Task statement
What is needed is a copy of each line in the listing below that contains "scoring".

Extracted data

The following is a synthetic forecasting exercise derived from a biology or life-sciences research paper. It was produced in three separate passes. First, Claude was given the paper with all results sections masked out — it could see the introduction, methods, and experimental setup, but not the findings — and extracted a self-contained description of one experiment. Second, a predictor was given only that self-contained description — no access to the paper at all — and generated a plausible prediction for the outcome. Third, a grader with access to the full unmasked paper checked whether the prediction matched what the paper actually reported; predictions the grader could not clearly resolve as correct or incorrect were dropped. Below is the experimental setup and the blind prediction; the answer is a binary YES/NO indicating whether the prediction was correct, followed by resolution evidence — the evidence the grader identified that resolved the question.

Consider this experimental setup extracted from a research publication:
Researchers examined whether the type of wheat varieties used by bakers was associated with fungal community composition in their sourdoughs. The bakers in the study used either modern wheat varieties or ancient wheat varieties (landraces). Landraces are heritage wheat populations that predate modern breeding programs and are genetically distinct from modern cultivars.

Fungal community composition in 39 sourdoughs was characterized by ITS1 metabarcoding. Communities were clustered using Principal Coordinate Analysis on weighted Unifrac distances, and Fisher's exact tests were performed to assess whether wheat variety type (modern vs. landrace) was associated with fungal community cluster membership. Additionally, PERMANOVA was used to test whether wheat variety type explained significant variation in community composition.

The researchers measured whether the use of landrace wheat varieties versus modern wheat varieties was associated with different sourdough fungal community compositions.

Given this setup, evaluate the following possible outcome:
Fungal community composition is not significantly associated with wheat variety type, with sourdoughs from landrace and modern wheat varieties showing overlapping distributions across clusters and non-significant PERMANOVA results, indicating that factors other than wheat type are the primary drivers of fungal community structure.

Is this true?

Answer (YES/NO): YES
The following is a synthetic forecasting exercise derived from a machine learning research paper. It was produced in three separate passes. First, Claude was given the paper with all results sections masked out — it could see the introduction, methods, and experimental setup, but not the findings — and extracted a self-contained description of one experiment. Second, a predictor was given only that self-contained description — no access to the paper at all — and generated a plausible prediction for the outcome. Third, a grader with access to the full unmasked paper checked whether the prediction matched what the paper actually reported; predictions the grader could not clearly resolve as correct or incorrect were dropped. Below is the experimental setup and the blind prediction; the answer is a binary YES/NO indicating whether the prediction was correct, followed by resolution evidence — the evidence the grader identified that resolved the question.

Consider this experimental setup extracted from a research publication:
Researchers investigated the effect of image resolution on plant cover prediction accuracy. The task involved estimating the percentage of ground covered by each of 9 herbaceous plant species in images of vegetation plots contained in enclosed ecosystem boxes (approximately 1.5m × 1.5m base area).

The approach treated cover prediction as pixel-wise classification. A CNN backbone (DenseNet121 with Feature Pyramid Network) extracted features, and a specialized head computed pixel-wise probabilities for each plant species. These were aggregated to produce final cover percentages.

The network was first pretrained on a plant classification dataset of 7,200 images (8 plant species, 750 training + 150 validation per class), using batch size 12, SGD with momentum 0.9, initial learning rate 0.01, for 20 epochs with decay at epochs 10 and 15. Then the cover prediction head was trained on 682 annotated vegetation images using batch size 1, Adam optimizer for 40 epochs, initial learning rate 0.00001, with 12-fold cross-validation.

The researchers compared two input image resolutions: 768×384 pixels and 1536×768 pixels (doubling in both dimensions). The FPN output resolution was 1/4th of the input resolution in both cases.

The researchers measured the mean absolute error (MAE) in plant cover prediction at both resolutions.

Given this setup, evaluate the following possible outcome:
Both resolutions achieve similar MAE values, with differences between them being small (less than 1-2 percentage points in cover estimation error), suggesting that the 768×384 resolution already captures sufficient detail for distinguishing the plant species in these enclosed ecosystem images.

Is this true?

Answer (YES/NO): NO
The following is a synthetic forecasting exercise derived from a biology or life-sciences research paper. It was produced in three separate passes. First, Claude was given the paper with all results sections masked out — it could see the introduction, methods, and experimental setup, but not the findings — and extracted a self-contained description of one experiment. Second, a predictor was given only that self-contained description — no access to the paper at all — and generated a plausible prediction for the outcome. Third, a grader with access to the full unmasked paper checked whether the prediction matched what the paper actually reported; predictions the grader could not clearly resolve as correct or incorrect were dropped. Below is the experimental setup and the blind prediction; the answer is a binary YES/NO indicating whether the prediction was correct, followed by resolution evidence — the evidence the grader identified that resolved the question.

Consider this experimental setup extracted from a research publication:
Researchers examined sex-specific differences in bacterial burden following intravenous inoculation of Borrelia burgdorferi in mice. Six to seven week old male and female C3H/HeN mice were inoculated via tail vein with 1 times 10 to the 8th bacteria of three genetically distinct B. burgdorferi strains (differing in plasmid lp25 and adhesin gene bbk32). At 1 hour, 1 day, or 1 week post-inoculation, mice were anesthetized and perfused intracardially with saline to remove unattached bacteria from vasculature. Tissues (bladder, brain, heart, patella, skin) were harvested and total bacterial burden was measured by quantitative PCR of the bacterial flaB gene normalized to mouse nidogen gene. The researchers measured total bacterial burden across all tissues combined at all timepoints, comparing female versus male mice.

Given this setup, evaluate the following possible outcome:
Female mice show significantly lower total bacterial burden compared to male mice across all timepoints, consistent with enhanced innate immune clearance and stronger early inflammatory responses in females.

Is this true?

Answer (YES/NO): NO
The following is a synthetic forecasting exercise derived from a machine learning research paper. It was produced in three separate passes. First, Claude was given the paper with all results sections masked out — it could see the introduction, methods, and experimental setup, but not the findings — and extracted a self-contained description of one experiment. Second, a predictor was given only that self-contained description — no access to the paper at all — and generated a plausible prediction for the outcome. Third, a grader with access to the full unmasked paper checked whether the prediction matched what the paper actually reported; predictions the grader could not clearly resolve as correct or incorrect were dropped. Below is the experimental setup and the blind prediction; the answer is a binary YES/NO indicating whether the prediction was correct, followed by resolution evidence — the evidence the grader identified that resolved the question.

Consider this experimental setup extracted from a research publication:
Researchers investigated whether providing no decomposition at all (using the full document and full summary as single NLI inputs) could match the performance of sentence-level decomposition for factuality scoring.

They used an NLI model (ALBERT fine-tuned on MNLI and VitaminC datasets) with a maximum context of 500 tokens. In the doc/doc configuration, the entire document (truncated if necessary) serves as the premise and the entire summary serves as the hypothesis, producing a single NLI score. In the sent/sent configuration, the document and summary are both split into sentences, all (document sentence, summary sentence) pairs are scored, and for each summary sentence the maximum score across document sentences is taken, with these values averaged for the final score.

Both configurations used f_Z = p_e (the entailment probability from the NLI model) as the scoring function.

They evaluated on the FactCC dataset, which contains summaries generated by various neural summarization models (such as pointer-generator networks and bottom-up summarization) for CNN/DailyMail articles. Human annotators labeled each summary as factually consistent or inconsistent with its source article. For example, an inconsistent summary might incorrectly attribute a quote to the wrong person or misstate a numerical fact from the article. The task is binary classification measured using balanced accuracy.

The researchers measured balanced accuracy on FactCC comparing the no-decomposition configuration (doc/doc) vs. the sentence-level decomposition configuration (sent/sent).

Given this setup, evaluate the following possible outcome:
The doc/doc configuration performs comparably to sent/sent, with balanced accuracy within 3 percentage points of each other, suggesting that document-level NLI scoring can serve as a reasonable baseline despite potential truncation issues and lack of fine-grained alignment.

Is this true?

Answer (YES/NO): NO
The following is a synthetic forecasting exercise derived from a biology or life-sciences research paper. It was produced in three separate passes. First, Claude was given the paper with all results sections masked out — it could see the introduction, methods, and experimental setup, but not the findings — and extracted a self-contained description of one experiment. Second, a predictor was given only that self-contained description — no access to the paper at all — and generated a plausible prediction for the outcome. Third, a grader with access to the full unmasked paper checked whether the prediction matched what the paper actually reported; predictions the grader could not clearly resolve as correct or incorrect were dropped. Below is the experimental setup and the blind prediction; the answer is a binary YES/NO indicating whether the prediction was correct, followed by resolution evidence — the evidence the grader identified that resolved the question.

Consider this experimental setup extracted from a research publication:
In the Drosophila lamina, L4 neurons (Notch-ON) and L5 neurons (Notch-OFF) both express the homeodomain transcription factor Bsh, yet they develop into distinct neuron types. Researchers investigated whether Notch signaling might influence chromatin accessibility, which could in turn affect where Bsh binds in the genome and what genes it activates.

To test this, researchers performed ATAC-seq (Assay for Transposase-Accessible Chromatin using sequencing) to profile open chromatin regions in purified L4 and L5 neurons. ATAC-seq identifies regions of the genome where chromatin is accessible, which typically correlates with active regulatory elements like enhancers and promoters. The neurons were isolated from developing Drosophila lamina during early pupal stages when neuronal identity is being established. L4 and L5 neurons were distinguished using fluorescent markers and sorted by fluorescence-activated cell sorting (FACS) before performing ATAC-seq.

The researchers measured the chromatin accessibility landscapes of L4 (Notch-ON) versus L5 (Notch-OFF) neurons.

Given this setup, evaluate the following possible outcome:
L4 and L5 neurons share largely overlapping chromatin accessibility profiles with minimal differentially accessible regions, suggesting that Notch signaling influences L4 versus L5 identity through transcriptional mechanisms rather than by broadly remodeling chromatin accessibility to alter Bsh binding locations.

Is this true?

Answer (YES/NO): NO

Result of the exercise
Researchers investigated whether providing no decomposition at all (using the full document and full summary as single NLI inputs) could match the performance of sentence-level decomposition for factuality scoring.
Both configurations used f_Z = p_e (the entailment probability from the NLI model) as the scoring function.
The doc/doc configuration performs comparably to sent/sent, with balanced accuracy within 3 percentage points of each other, suggesting that document-level NLI scoring can serve as a reasonable baseline despite potential truncation issues and lack of fine-grained alignment.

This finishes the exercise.